GEOGRAPHERS at the University of Manchester have mapped twentieth century attempts to get to grips with Manchester’s transport woes.

The late 1960s saw the most viable proposal, the 'Picc-Vic Tunnel', with plans to construct an underground railway

Information from old transport reports and newspaper articles revealed six proposed schemes between 1903 and 1983, all of which failed.

University cartographer Graham Bowden has plotted each of these proposals on a single map (below), alongside the Manchester Airport Metrolink expansion.

The schemes occur approximately every ten years and feature both monorail and tube systems.

Guardian article from 1966 discussing the Manchester Monorail Guardian article from 1966 discussing the Manchester Monorail

Dr Martin Dodge said: “For me, what is fascinating is the sense of deja-vu as seemingly every decade or so a 'new' proposal comes forward to solve the problem by a grand engineering endeavour. This utopian quote from a newspaper correspondent, in 1936, echoes down the years: ‘A judicious policy of suburban railway electrification, coupled with a well-designed tube railway system, would go a long way towards making the population in and around Manchester happier and healthier.’

“And yet all the schemes would have been expensive and crucially uneconomic given the shape of the city, the small size of the central zone and the scale of daily passengers. The desire for tube travel for status of a serious city simply could not be afforded through the 20th Century.”

The late 1960s saw the most viable proposal, the 'Picc-Vic Tunnel', with plans to construct an underground railway.
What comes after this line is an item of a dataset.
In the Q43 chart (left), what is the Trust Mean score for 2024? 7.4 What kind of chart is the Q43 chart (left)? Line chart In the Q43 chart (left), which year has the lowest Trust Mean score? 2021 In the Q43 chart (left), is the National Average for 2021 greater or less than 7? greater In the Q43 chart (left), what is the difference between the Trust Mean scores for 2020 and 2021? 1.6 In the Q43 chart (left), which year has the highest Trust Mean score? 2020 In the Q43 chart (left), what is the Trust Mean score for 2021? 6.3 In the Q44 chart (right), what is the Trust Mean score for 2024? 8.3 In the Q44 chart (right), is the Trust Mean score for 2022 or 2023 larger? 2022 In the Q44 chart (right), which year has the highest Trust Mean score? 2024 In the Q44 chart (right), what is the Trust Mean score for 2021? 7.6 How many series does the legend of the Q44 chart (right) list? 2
The line would have swept round the city centre with underground stations at Piccadilly, Whitworth Street, Central Station (with underground links to the Town Hall and Central Library), The Royal Exchange and Victoria.

Huge amounts of money were spent publicising the scheme including a big jukebox-like affair with buttons that lit coloured bulbs on a display map.

But despite all the effort, even despite Parliamentary powers being granted, the money could not be found due to the national economic decline of the 1970s and the plan lapsed. Only with the Metrolink in 1991 did Victoria and Piccadilly finally become linked by rail.

Dr Dodge argues that some of these schemes were far more ambitious than current expansions: “The dinky tram out to the airport now certainly does not match the ambitious prospect for a monorail investigated in the mid-1960s. Interestingly this scheme would have come along Cambridge Street and provided a station for the University.”